At the Level of Hems
When small dogs are permitted in dark vintage shops
they find at the level of hems more than we can know
who look at fraying collars, faded colours and indecipherable price tags
we who only think of bargains novelties or a talking piece
miss life at the level of hems where linen smells of small rooms
and cotton is a field where lovers run between
bubbling creeks and find their way in muddy unmarked hollows
where mended cuffs and crankshaft oil smell of a hard day
and tiny threads of silk are pulled where the hemming needle slipped.
Ann Nadge (1949 - born in Adelaide in 1949, and is a former deputy headmistress in Sydney, Australia. She has recently started a new phase of her life back in Adelaide where she was educated. Having traveled extensively, she now spends time in a number of endeavors including sessional work for the University of Adelaide and her work on Schools ministry. She has four collections of poetry published by Ginninderra Press in Canberra, one of the few Australian publishers who still promotepoetry. Corrugations was published in 2003, Fence Music in 2004 and Shifting Light in 2006, and Occupying Silence in 2007 She has also been published in the Southern Ocean Review (N.Z) and the Methuen Book of Poems for Everyday (Methuen U.K 2005), and has contributed to an anthology of reflections on the work of Jane Austen - Jane Austen: Antipodean Views. In addition to poetry, she has published several academic articles, following research whilst an associate in the Faculty of Education, University of Cambridge. She also writes for special occasions including A Blessing Be Told which was performed in the Sydney Opera House in December 2000,andHis Living Wings Upholding on the occasion of the sesquicentenary of St Catherine's Anglican School for Girls in March, 2006. Ann has previously been involved in a poems for hospitals project, and is now looking into beginning the Australian Poems in the Waiting Room in conjunction with the original UK scheme.

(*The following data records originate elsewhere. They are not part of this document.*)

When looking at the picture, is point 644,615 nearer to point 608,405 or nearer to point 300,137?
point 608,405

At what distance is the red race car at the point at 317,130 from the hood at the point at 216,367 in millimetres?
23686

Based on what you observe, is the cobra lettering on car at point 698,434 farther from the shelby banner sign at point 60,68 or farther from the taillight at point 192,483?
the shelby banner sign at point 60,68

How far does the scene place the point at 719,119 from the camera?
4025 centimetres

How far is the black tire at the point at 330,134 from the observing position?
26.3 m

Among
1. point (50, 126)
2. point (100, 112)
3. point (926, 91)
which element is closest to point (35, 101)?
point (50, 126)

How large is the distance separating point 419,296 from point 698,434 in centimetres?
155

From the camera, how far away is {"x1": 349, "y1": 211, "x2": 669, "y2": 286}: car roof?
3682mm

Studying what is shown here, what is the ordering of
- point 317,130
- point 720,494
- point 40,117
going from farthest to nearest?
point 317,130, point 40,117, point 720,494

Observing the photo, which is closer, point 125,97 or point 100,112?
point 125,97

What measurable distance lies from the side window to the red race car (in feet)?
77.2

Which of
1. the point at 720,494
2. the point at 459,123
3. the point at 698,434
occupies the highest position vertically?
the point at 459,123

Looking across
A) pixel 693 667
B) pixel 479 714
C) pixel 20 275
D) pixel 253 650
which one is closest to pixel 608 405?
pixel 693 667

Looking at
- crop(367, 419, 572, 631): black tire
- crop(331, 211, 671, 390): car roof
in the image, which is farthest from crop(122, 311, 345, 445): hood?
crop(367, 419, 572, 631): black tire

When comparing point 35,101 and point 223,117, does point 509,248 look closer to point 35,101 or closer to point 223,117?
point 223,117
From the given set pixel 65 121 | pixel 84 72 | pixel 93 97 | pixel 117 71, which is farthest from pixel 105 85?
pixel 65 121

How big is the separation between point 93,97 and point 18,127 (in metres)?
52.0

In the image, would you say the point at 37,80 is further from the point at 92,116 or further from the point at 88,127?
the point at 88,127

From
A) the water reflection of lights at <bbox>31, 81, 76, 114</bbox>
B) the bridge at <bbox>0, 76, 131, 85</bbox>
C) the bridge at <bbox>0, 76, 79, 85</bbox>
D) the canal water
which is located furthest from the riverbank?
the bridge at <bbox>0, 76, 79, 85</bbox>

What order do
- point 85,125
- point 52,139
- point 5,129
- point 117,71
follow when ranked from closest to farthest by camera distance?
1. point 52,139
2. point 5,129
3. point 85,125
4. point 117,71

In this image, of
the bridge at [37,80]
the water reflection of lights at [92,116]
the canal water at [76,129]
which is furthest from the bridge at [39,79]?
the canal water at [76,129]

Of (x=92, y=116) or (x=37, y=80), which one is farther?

Not Even the wet rustle of rain can dampen today. Your letter buoys me above oil-rainbow puddles like a paper boat, so that even soaked to the skin, I am grinning.
Ben Ziman-Bright (1983- born in London and first came to notice as a poet when, aged 18, he was named a prize-winner in the Poetry Society's Foyles Young Poets of the Year. In 2004, while reading English at the University of Birmingham, Ben's poem Rhapsody was a prize winner in the Young Poets on the Underground contest and was subsequently exhibited across the London Underground. Rhapsody has since been used as an exam text in Ireland for the English Higher 2007 paper by tens of thousands of students. Since then, Ben's poetry has gained wider recognition and has been published in a variety of literary journals including Magma and The Liberal. Not Even was originally the winning entry for the 2007 for poems short enough to fit in one text message, although his was one of the very few not written in 'text speak'. Ben now works as a legal professional in London and continues to write poetry and take part in readings and workshops across the capital.